**THE TASK**
Every line from the start of the listing below through the line that contains "United States, site lebec_CA-37." is to be reproduced word for word.
Start of INFORMATION SUPPLIED
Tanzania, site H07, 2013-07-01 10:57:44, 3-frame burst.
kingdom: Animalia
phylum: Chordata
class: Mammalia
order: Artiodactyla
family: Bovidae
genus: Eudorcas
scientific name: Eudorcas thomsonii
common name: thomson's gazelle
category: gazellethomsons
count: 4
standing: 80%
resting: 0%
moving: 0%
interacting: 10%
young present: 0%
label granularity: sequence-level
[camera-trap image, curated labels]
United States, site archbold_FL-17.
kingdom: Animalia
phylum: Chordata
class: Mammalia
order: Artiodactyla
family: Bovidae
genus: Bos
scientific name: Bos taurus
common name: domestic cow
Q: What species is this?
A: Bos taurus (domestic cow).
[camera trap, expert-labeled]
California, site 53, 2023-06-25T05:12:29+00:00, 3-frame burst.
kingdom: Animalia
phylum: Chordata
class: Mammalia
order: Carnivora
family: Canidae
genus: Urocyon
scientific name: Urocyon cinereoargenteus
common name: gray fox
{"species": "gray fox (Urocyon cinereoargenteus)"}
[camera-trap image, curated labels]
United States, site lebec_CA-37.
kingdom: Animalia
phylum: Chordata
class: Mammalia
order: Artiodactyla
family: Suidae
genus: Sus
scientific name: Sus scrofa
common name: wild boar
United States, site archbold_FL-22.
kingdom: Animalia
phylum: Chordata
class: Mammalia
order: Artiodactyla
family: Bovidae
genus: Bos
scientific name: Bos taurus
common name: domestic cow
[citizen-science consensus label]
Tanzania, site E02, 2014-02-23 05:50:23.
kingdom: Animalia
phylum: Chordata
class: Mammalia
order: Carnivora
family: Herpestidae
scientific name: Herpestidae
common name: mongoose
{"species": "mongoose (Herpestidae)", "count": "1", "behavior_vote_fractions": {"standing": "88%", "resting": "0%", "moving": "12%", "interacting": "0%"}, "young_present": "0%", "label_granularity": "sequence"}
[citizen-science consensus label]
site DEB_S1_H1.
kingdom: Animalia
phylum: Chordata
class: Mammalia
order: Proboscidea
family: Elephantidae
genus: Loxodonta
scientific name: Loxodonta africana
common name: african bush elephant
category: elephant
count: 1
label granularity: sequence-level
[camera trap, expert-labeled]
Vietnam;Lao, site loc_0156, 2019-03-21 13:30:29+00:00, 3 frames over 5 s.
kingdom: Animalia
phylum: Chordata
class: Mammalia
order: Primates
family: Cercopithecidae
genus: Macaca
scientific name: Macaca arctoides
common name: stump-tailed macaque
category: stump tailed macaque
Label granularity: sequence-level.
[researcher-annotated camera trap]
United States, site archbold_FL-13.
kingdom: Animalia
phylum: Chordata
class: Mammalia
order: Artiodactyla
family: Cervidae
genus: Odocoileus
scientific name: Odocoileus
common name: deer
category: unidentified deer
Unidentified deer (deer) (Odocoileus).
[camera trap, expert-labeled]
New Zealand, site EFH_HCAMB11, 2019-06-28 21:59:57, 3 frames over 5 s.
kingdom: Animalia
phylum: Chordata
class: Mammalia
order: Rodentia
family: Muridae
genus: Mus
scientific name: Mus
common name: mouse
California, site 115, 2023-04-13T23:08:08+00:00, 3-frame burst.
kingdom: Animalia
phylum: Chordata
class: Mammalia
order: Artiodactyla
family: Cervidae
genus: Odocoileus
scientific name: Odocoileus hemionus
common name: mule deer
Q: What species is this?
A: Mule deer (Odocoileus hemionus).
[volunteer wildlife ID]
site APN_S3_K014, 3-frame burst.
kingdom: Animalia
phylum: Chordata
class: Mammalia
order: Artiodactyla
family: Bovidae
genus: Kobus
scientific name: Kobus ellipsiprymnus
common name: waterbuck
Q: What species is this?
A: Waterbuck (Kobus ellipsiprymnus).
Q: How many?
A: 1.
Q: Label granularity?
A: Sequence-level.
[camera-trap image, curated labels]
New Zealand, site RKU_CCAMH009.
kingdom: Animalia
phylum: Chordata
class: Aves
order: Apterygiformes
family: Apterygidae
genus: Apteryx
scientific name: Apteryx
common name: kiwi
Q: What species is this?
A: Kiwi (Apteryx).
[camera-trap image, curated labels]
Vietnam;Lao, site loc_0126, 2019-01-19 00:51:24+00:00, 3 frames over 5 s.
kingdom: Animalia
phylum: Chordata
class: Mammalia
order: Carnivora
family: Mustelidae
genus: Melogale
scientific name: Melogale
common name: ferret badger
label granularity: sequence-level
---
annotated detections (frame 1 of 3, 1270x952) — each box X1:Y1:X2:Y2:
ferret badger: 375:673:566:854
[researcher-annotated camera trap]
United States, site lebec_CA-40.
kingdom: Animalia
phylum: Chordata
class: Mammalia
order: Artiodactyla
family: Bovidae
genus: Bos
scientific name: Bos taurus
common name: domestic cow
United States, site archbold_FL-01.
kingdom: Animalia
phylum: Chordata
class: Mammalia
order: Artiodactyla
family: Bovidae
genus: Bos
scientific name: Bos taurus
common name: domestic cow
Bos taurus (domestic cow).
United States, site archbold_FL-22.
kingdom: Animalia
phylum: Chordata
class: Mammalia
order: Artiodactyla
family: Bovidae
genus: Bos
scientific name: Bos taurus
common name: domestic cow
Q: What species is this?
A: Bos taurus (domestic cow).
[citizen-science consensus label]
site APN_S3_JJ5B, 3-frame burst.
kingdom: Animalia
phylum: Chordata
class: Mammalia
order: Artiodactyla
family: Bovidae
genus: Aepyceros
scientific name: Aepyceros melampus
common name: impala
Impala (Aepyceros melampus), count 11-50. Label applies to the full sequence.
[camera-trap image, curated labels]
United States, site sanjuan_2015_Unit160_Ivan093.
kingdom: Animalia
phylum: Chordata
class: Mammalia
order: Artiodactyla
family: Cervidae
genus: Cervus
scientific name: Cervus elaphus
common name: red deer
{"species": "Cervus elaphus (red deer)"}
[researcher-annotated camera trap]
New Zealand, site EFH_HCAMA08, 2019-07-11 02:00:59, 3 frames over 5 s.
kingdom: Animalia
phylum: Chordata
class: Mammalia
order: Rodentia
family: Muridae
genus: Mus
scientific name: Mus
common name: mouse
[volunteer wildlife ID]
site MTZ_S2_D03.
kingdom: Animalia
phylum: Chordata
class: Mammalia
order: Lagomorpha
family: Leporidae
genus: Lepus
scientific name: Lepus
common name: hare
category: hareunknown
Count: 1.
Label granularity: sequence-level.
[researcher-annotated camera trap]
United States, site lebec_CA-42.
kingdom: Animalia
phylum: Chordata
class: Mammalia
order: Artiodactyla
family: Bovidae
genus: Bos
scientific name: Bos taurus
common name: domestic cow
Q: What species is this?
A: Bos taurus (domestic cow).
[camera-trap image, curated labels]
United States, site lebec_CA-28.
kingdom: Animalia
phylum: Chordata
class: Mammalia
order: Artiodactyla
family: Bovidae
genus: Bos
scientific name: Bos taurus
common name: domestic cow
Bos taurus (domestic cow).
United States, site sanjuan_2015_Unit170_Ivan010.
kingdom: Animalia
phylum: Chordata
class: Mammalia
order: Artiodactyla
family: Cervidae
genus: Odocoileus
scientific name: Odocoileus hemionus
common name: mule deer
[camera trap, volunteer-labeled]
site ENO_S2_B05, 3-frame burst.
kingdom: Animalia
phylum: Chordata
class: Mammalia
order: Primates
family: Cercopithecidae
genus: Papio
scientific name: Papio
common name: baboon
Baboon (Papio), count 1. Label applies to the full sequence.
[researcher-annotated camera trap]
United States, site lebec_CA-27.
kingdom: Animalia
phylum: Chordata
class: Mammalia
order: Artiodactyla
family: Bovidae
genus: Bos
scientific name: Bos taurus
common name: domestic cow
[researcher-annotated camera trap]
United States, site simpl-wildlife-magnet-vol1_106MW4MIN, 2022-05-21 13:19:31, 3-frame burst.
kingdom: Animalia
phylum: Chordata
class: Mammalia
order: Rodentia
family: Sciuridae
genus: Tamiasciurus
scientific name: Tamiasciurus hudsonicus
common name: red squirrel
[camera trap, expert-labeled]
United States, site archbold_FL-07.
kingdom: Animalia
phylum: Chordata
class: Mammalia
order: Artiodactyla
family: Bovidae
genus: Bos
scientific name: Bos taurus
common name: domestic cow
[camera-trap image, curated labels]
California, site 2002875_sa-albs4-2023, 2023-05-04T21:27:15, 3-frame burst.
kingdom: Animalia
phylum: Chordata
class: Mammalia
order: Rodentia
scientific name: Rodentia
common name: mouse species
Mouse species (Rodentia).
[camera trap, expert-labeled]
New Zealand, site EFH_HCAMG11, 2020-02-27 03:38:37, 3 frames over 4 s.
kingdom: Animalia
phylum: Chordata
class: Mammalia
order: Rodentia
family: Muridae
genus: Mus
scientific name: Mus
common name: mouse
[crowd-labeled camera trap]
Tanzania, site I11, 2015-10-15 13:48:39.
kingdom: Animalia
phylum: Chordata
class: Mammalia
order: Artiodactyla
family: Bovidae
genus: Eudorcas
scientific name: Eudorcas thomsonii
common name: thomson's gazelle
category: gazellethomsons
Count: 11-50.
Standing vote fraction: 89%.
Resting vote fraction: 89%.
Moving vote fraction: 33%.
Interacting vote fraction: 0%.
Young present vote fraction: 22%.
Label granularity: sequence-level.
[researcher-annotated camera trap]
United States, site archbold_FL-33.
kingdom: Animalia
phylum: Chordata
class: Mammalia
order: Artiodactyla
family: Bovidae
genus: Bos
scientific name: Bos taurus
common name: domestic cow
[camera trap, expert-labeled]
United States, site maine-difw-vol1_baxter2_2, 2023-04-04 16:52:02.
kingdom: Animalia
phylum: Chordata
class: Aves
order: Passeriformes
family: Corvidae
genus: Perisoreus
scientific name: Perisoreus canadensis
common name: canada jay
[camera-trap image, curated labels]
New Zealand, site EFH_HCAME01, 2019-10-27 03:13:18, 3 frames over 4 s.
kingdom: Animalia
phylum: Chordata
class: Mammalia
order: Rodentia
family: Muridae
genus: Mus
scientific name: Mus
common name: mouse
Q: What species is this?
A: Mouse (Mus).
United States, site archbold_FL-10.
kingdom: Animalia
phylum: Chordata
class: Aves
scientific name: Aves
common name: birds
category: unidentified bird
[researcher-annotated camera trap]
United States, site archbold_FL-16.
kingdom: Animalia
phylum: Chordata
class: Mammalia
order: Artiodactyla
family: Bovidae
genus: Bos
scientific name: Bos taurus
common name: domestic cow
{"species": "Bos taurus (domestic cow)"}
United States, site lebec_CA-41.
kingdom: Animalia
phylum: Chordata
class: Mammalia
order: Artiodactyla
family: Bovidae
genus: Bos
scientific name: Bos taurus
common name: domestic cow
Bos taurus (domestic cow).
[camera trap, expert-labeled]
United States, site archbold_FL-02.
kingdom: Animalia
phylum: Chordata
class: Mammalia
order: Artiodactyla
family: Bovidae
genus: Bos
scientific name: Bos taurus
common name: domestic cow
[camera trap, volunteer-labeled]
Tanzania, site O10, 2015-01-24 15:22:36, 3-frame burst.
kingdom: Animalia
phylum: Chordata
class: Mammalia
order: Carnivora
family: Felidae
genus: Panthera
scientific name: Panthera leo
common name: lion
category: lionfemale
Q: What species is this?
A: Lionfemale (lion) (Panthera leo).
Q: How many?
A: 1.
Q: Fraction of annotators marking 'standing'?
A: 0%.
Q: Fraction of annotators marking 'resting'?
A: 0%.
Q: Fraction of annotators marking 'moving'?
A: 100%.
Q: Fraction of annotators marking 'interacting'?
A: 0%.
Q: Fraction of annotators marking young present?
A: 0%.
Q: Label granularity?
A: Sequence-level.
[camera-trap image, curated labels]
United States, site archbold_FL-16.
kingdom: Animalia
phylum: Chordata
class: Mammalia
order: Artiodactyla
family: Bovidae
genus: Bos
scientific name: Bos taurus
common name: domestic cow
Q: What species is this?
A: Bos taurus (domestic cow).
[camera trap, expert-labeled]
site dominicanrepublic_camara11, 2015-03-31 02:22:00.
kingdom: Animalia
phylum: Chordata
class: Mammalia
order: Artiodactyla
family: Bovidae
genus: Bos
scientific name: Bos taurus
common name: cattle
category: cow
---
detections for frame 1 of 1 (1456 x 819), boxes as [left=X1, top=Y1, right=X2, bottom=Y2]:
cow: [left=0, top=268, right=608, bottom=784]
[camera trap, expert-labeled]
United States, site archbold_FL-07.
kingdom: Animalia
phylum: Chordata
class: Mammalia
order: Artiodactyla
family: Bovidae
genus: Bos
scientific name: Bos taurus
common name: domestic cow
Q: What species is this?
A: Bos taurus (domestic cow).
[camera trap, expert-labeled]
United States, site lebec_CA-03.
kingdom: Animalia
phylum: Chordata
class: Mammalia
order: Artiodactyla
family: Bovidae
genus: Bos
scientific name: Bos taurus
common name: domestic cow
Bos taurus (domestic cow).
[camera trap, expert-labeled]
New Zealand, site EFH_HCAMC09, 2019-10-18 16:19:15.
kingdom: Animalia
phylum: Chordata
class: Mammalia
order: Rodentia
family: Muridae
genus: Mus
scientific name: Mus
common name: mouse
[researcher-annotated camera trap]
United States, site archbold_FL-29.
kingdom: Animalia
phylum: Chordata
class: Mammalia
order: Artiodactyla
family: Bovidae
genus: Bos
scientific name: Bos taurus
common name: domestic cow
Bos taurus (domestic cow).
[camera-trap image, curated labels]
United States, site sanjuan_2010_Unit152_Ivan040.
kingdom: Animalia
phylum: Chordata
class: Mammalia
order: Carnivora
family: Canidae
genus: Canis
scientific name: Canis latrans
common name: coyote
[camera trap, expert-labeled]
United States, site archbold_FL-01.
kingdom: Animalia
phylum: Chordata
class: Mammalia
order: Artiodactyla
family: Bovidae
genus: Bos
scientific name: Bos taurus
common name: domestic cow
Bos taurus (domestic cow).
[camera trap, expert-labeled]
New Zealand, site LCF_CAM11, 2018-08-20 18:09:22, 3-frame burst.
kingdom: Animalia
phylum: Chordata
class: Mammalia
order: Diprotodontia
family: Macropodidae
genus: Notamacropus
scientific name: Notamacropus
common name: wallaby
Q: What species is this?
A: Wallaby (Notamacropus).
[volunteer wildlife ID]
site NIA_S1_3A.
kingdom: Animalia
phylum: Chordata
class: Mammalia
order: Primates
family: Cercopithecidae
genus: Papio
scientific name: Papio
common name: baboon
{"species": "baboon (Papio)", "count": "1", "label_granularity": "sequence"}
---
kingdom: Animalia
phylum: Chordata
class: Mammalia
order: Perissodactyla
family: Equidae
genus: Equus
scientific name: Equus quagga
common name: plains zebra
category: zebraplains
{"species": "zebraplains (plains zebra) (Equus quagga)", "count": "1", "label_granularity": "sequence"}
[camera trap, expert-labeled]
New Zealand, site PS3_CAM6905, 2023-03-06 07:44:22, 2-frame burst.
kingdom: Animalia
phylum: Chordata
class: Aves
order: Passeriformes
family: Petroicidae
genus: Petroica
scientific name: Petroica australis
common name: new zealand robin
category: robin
End of INFORMATION SUPPLIED
**RESPONSE**
Tanzania, site H07, 2013-07-01 10:57:44, 3-frame burst.
kingdom: Animalia
phylum: Chordata
class: Mammalia
order: Artiodactyla
family: Bovidae
genus: Eudorcas
scientific name: Eudorcas thomsonii
common name: thomson's gazelle
category: gazellethomsons
count: 4
standing: 80%
resting: 0%
moving: 0%
interacting: 10%
young present: 0%
label granularity: sequence-level
[camera-trap image, curated labels]
United States, site archbold_FL-17.
kingdom: Animalia
phylum: Chordata
class: Mammalia
order: Artiodactyla
family: Bovidae
genus: Bos
scientific name: Bos taurus
common name: domestic cow
Q: What species is this?
A: Bos taurus (domestic cow).
[camera trap, expert-labeled]
California, site 53, 2023-06-25T05:12:29+00:00, 3-frame burst.
kingdom: Animalia
phylum: Chordata
class: Mammalia
order: Carnivora
family: Canidae
genus: Urocyon
scientific name: Urocyon cinereoargenteus
common name: gray fox
{"species": "gray fox (Urocyon cinereoargenteus)"}
[camera-trap image, curated labels]
United States, site lebec_CA-37.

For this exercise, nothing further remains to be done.